--- Begin RECORD EXTRACTS ---

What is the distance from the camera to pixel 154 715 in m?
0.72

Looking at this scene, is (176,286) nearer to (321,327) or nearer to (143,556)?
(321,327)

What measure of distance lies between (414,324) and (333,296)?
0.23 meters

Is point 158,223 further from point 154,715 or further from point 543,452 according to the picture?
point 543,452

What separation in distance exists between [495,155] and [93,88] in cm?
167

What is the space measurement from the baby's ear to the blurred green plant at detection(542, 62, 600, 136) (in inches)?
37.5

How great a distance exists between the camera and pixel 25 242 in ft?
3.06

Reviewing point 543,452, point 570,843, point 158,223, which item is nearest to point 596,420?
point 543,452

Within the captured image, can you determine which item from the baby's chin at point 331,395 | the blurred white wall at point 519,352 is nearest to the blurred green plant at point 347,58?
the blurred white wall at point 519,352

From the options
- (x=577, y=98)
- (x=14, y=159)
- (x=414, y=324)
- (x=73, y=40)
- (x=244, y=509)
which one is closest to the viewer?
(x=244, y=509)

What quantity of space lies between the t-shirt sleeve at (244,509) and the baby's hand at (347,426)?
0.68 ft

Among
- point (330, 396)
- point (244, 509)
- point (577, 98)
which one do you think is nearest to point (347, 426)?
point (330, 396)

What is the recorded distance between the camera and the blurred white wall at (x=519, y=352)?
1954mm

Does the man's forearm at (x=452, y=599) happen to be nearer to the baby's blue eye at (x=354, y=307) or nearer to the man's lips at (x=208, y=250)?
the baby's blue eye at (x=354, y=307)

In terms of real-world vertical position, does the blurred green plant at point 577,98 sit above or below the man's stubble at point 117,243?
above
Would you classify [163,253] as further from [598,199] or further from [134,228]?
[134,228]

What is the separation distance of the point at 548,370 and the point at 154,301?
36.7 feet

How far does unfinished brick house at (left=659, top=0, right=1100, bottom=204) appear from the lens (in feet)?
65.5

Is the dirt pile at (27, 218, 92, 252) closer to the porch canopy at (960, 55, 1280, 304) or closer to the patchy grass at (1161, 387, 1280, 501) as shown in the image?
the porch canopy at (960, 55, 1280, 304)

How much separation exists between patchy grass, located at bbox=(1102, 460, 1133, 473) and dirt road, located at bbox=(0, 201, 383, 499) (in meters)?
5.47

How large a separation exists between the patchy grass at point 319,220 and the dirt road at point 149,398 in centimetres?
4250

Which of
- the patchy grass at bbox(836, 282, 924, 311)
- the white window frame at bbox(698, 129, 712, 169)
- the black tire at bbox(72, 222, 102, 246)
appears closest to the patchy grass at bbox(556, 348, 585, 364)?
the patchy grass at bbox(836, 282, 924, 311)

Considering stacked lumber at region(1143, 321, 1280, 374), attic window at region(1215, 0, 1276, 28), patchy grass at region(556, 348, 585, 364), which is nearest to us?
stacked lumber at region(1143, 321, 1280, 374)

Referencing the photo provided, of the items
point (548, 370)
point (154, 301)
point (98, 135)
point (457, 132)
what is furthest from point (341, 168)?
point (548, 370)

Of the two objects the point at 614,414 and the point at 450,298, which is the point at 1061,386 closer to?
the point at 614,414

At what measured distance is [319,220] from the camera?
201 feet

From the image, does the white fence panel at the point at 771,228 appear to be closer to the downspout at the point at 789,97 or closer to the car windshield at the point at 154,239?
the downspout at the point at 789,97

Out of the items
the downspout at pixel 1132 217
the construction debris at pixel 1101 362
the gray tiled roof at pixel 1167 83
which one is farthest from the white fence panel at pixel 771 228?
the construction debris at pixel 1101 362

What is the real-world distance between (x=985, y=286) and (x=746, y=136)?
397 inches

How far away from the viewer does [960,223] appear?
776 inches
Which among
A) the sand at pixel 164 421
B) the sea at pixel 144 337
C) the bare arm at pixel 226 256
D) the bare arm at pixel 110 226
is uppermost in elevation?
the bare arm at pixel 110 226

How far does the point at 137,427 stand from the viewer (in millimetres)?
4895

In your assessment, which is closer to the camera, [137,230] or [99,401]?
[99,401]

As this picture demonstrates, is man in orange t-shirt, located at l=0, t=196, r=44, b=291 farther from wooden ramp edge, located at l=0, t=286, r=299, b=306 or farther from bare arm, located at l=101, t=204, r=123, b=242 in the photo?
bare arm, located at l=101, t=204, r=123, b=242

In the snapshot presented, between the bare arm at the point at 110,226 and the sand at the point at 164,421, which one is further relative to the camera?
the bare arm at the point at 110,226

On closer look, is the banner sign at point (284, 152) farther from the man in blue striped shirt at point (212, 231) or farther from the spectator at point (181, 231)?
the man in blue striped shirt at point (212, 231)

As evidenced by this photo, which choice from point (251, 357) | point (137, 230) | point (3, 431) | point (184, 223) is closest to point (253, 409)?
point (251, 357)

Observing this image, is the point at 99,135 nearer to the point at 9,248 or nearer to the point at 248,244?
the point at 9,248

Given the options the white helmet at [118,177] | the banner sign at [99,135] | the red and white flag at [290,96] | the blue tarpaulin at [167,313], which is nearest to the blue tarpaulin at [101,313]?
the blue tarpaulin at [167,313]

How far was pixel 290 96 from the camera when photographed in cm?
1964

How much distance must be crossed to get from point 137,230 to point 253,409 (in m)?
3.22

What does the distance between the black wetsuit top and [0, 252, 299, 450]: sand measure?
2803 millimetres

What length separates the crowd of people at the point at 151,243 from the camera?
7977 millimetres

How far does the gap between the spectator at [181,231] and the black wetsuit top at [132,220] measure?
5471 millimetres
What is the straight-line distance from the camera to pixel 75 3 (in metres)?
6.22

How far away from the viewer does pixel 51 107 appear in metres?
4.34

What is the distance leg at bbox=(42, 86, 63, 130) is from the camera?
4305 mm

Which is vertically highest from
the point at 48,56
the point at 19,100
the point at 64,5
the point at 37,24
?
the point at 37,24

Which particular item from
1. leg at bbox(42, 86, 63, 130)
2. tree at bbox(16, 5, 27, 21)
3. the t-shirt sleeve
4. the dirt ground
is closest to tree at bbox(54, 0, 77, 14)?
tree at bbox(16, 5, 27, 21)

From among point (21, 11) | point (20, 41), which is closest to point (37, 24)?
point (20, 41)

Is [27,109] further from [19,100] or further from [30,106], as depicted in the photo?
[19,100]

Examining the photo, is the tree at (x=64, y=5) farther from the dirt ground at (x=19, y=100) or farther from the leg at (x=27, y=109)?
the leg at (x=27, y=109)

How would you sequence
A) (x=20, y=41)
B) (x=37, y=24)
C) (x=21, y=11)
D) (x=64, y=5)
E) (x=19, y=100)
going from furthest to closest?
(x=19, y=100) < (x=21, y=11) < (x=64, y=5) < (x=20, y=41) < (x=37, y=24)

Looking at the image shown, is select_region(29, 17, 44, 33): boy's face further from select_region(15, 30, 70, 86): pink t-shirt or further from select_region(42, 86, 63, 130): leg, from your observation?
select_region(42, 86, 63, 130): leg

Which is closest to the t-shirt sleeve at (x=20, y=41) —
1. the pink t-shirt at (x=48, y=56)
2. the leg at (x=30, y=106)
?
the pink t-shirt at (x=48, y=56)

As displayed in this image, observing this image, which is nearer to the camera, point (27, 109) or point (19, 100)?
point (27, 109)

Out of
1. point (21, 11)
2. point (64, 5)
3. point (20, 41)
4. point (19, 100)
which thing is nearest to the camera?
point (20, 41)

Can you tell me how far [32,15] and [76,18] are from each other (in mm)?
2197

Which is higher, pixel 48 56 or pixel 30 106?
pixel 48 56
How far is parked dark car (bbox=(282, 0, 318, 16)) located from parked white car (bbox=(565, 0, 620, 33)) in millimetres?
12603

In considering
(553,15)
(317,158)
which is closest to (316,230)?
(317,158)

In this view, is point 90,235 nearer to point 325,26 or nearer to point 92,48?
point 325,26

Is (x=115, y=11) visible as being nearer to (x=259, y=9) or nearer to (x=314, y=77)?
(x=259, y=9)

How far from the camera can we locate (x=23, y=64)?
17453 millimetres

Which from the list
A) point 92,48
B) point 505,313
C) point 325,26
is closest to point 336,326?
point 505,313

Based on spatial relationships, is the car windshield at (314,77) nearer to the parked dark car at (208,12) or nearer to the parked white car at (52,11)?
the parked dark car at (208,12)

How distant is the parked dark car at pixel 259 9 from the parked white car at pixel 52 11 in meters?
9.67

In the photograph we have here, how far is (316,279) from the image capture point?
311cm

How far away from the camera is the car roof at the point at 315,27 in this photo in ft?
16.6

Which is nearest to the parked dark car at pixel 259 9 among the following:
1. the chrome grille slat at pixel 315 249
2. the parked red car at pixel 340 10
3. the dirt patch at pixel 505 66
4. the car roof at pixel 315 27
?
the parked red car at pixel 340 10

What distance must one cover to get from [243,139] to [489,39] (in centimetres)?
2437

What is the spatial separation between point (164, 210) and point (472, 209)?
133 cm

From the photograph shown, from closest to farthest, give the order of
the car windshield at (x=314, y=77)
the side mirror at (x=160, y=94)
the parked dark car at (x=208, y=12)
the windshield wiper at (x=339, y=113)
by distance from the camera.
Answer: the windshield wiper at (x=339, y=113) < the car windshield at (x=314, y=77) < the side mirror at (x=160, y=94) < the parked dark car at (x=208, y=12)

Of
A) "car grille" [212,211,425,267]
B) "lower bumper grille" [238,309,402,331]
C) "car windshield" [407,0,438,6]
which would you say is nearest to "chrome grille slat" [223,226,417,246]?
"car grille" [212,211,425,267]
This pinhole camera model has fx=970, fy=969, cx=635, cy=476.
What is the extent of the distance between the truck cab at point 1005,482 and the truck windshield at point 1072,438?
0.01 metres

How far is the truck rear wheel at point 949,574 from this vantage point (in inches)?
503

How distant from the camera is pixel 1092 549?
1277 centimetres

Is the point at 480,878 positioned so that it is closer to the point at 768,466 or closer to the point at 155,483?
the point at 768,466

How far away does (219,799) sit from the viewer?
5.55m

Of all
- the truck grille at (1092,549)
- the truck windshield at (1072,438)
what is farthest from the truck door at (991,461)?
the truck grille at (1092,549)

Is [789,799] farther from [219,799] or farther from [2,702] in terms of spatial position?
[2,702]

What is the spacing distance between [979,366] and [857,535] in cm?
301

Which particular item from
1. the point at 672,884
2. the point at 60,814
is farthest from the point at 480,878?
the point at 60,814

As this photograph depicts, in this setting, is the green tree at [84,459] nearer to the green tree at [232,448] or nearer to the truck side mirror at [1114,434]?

--- End RECORD EXTRACTS ---

EXERCISE INSTRUCTIONS -
Quote the records verbatim, starting at the line that contains "Is the point at 480,878" and ending at the last line of the records.

RESPONSE FOR THIS EXERCISE -
Is the point at 480,878 positioned so that it is closer to the point at 768,466 or closer to the point at 155,483?
the point at 768,466

How far away does (219,799) sit from the viewer?
5.55m

Of all
- the truck grille at (1092,549)
- the truck windshield at (1072,438)
what is farthest from the truck door at (991,461)?
the truck grille at (1092,549)

Is [789,799] farther from [219,799] or farther from [2,702] in terms of spatial position?
[2,702]

What is the spacing distance between [979,366] and [857,535] in cm?
301

Which particular item from
1. the point at 672,884
2. the point at 60,814
is farthest from the point at 480,878?
the point at 60,814

As this photograph depicts, in this setting, is the green tree at [84,459] nearer to the green tree at [232,448] or nearer to the truck side mirror at [1114,434]?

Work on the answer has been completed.